Konya’daki gönüllü gençler yaşadıklarını anlattı. Depremzede çocuklara umut oldular

Konya’daki gönüllü gençler yaşadıklarını anlattı. Depremzede çocuklara umut oldular
Afetzedelere yönelik başlatılan yardım seferberliğine katkı sağlamak isteyen Gençlik ve Spor Bakanlığına bağlı gönüllü gençler, Konya’ya gelen depremzede çocuklar için depremin üzerlerindeki etkilerini azaltmak amacıyla gayret ve çaba sarf ediyor

Afetzedelere yönelik başlatılan yardım seferberliğine katkı sağlamak isteyen Gençlik ve Spor Bakanlığına bağlı gönüllü gençler, Konya’ya gelen depremzede çocuklar için depremin üzerlerindeki etkilerini azaltmak amacıyla gayret ve çaba sarf ediyor

Merkez üssü Kahramanmaraş olan ve 10 ili vuran depremlerin ardından korunaklı şehirlere ve yurtlara depremzedeler yerleştirildi.

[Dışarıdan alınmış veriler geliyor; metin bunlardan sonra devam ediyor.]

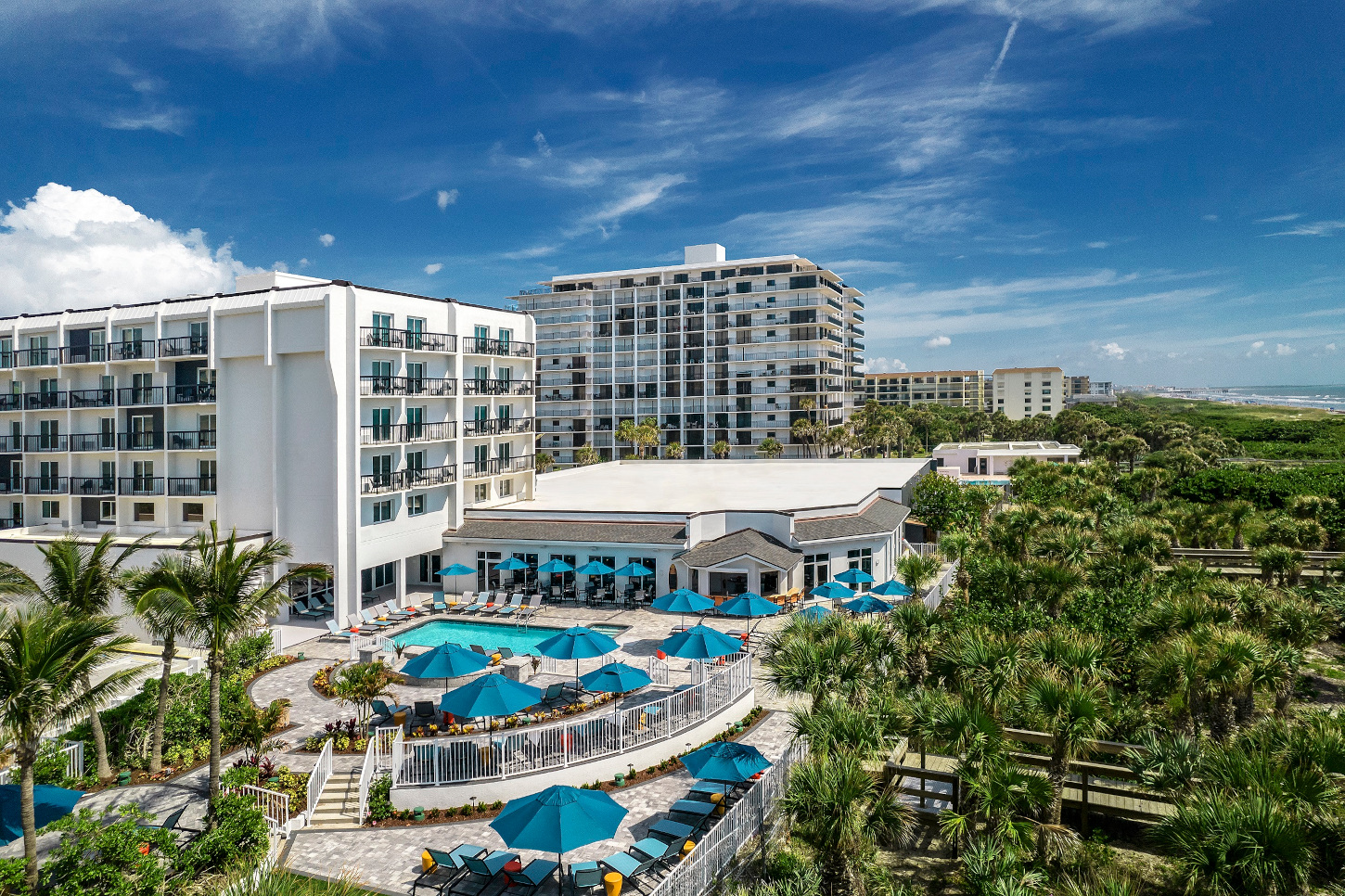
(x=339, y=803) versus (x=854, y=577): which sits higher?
(x=854, y=577)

Bu yerleştirilen yurtlardan biride Konya Mesnevi Kız Yurdu oldu. Mesnevi Kız Yurdunda Gençlik ve Spor Bakanlığına bağlı gönüllü gençler afetzede çocuklarla ilgileniyor. Depremzede çocuklarla birebir ilgilenen Gönüllü Gençler gazetemize özel konuştu.

‘GÖNÜLLÜ GENÇLER İLE DEPREMZEDELERİN HAYATLARINA DOKUNUYORUZ’

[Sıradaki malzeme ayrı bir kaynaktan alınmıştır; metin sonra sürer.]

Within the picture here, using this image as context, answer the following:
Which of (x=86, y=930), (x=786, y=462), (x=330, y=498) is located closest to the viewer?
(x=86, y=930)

Amaçlarının depremzede çocukların yaralarını sarmak olduğunu dile getiren Gençlik Lideri Mehmet Zahid Büyükcam, “Gençlik ve Spor Bakanlığına bağlı gençlik merkezleri olarak afet bölgelerine her türlü gıda, kişisel ihtiyaç, giyim ve gerekli birçok desteği sağladık. Bizlerde Konya Gençlik Merkezi olarak yardım kampanyası başlattık. Sağ olsun gönüllülerimiz bu dönem içerisinde 9-10 günlük sürede birlik içinde elimizden gelen her şeyi yaptık. Gençlik ve Spor Bakanlığı İl Müdürlüğü’müz sayesinde tırlar ile afet bölgelerine tırlarımızı ulaştırdık. Gençlik ve Spor Bakanlığı’nı bir vücut olarak düşünürsek biz gençlik liderleri ve gönüllü gençler olarak bu vücudun parmak uçlarıyız. Parmak uçları olarak afet olsun ya da olmasın bizler gençlerimiz ve çocuklarımız için ne geliyorsa elimizden yapıyoruz. Yeri geliyor bir ‘Teknofest’ yarışmaları, yeri geliyor gönüllü kulüp faaliyetleri olarak yanlarında olup desteklerimizle onların hayatlarına dokunuyoruz. Bu afet zamanı ise depremzede çocuk ve gençlerimizin yanlarında olup hayatlarına dokunmaya devam edeceğiz. Amacımız bir nebzede olsa depremzede çocuklarımızın yaralanmış ruhlarını bir nebzede olsa tamir edebilmektir. Bizler burada mesai kavramı olarak görev almıyoruz. Gençlerimiz ve liderler olarak gönüllülük esasına dayalı olarak birlik içerisinde bu zor günlerimizi atlatmaya çalışıyoruz. Belirli bir güne kadar buradayız demiyoruz. Bugün Mesnevi Kız Yurdunda görev alıyoruz. Diğer günler farklı yurtlarımızdaki ailelerimiz ile birlikte olabiliriz” şeklinde konuştu.

‘GÖNÜLLÜ GENÇLER ZOR DÖNEMDE EL AYAK OLDULAR’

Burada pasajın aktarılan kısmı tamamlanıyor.